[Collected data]
####

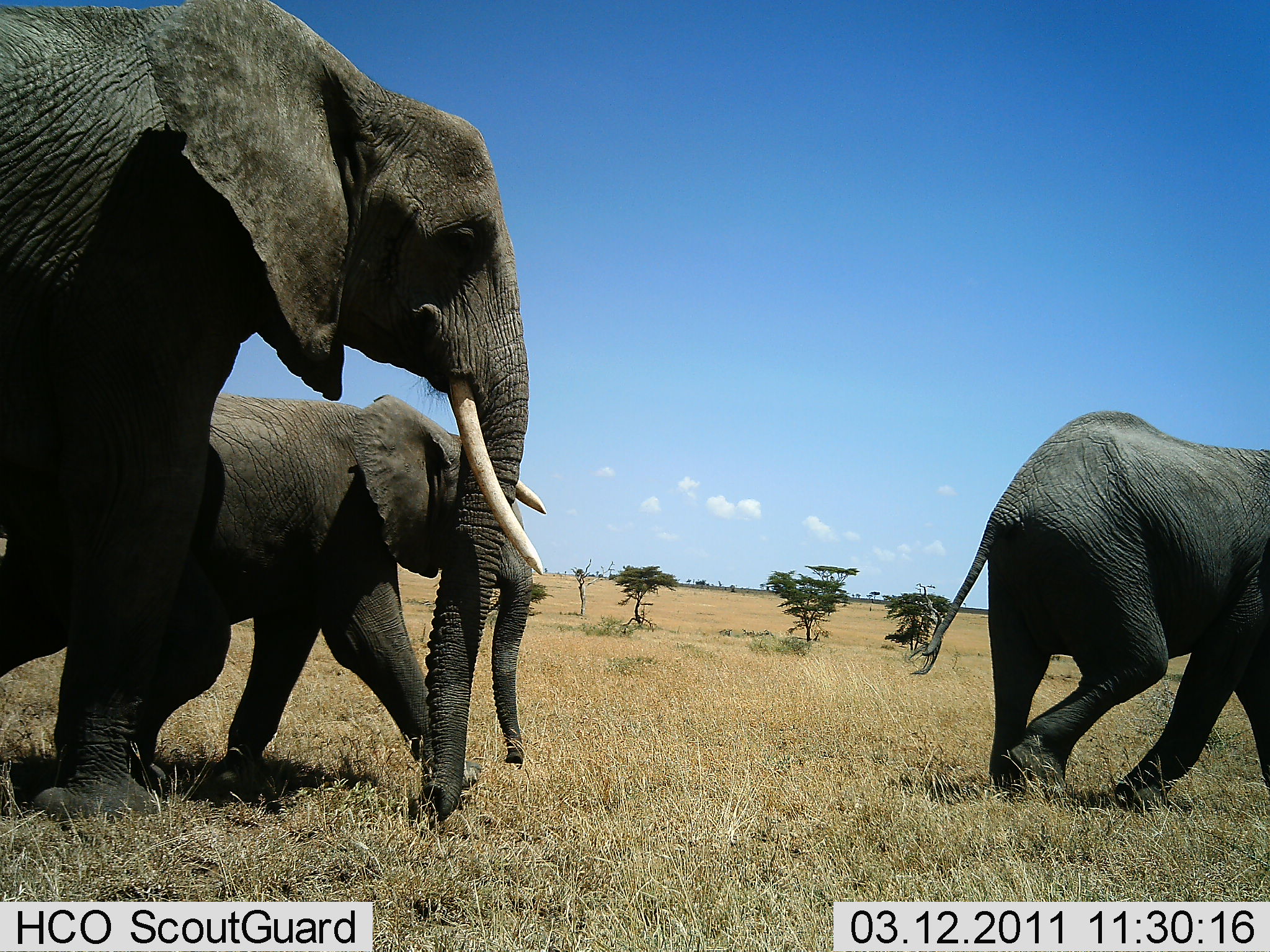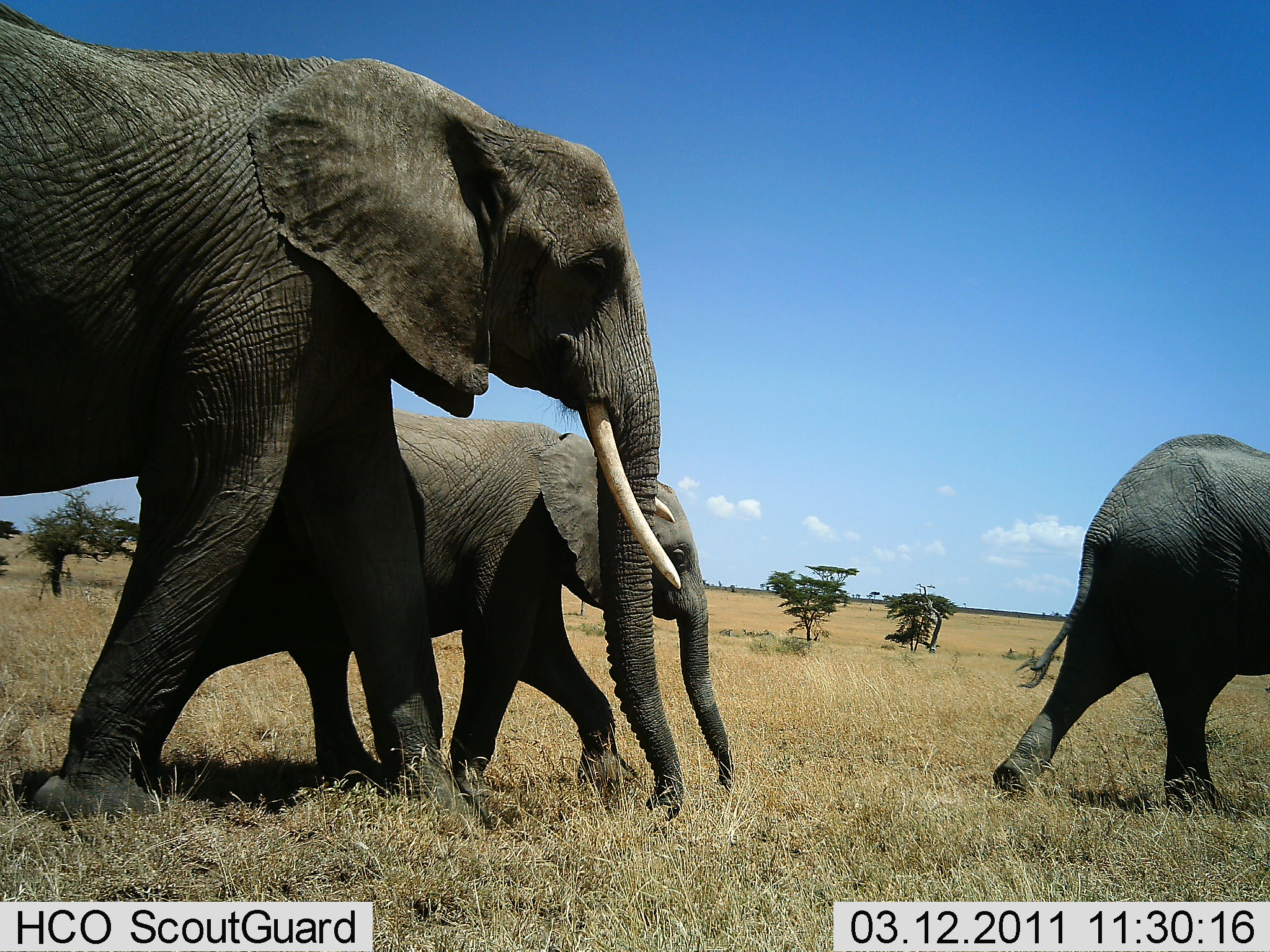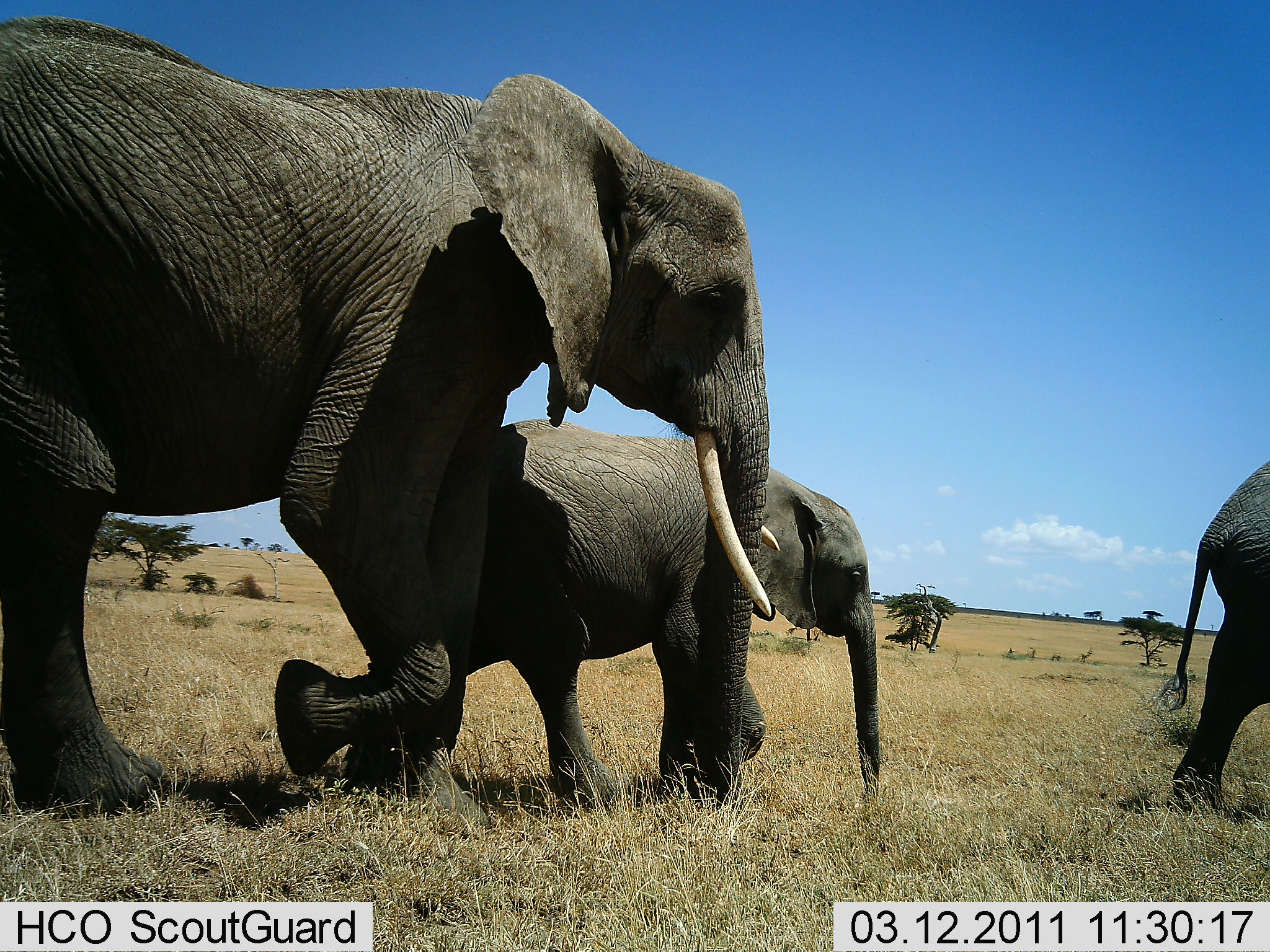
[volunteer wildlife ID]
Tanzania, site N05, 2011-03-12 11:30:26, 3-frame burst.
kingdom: Animalia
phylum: Chordata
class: Mammalia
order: Proboscidea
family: Elephantidae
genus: Loxodonta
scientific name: Loxodonta africana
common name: african bush elephant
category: elephant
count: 3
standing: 0%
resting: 0%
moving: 100%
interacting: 0%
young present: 64%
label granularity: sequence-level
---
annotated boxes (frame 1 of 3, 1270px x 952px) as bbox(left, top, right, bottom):
animal: bbox(0, 1, 548, 782); bbox(0, 394, 554, 779); bbox(902, 410, 1270, 781)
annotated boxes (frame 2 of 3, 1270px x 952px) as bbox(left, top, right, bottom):
animal: bbox(1, 0, 693, 833); bbox(92, 408, 740, 827); bbox(991, 431, 1270, 824)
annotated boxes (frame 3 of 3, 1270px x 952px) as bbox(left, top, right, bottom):
animal: bbox(0, 0, 789, 829); bbox(331, 414, 890, 832); bbox(1153, 456, 1270, 821)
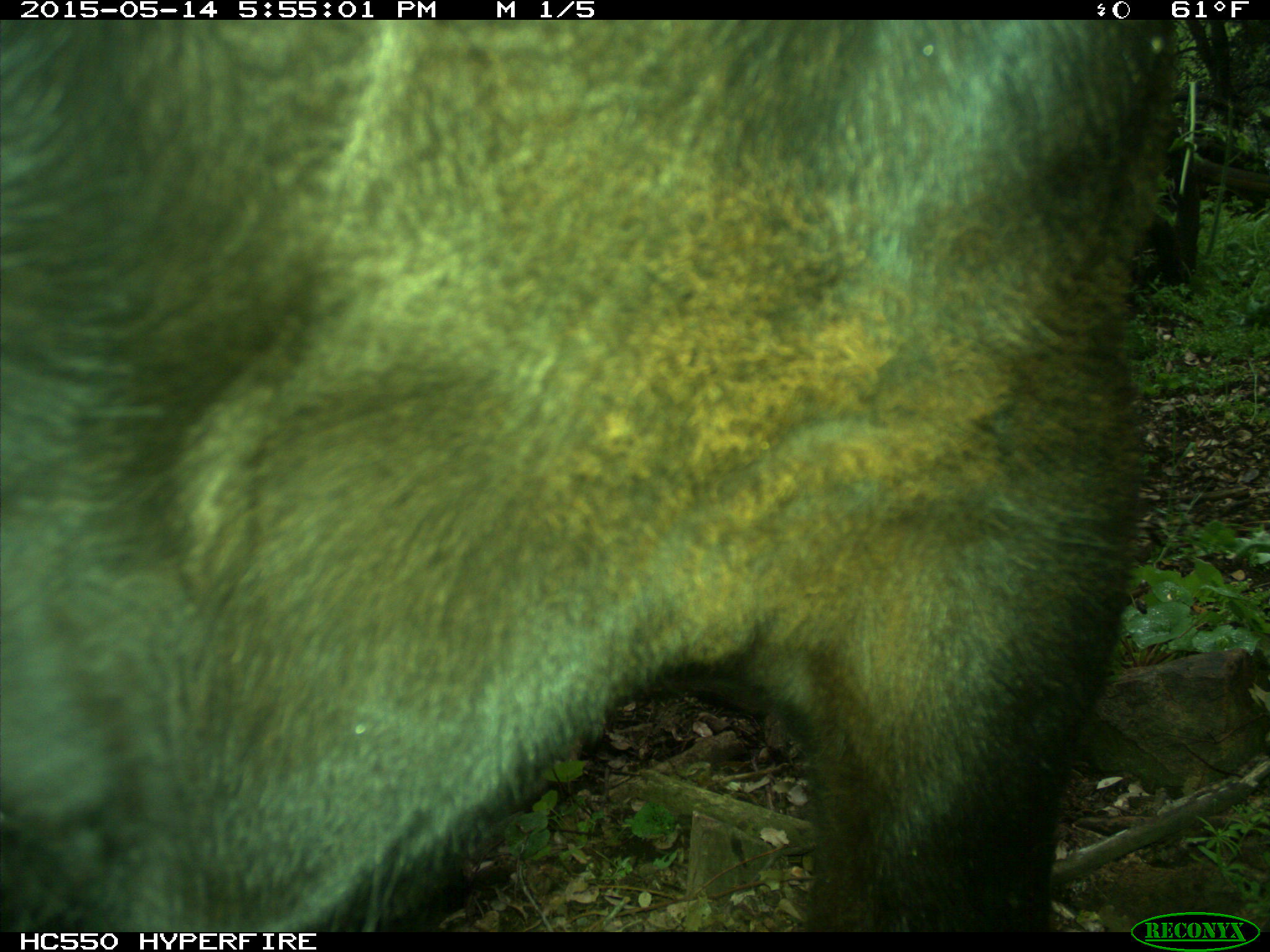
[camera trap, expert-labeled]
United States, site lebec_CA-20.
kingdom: Animalia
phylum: Chordata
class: Mammalia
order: Artiodactyla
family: Bovidae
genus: Bos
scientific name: Bos taurus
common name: domestic cow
Bos taurus (domestic cow).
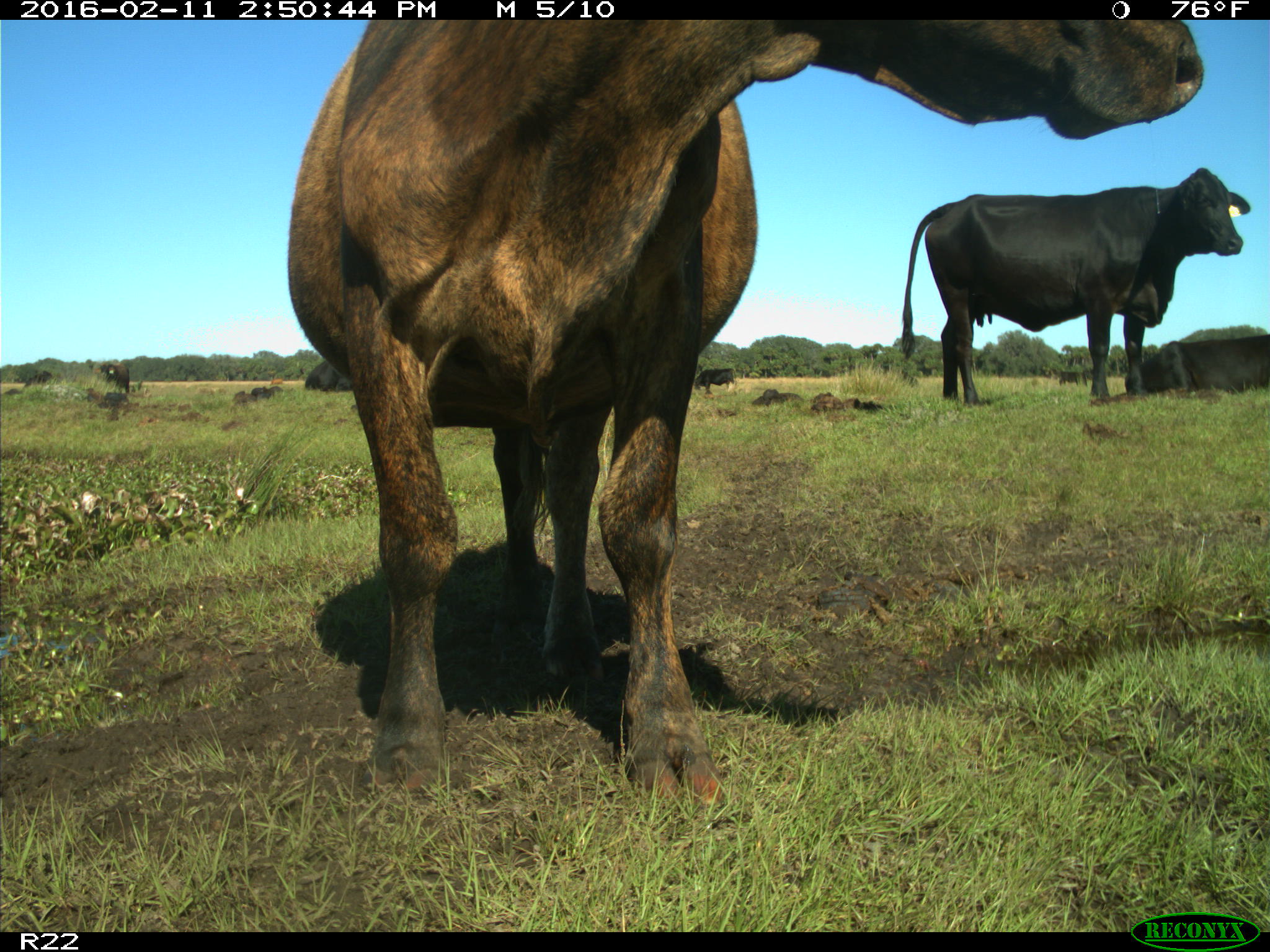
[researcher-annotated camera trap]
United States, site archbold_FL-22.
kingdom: Animalia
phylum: Chordata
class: Mammalia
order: Artiodactyla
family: Bovidae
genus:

####

WHAT TO PRODUCE
Restate it all word for word: every record, no pictures.

TASK OUTPUT
[volunteer wildlife ID]
Tanzania, site N05, 2011-03-12 11:30:26, 3-frame burst.
kingdom: Animalia
phylum: Chordata
class: Mammalia
order: Proboscidea
family: Elephantidae
genus: Loxodonta
scientific name: Loxodonta africana
common name: african bush elephant
category: elephant
count: 3
standing: 0%
resting: 0%
moving: 100%
interacting: 0%
young present: 64%
label granularity: sequence-level
---
annotated boxes (frame 1 of 3, 1270px x 952px) as bbox(left, top, right, bottom):
animal: bbox(0, 1, 548, 782); bbox(0, 394, 554, 779); bbox(902, 410, 1270, 781)
annotated boxes (frame 2 of 3, 1270px x 952px) as bbox(left, top, right, bottom):
animal: bbox(1, 0, 693, 833); bbox(92, 408, 740, 827); bbox(991, 431, 1270, 824)
annotated boxes (frame 3 of 3, 1270px x 952px) as bbox(left, top, right, bottom):
animal: bbox(0, 0, 789, 829); bbox(331, 414, 890, 832); bbox(1153, 456, 1270, 821)
[camera trap, expert-labeled]
United States, site lebec_CA-20.
kingdom: Animalia
phylum: Chordata
class: Mammalia
order: Artiodactyla
family: Bovidae
genus: Bos
scientific name: Bos taurus
common name: domestic cow
Bos taurus (domestic cow).
[researcher-annotated camera trap]
United States, site archbold_FL-22.
kingdom: Animalia
phylum: Chordata
class: Mammalia
order: Artiodactyla
family: Bovidae
genus:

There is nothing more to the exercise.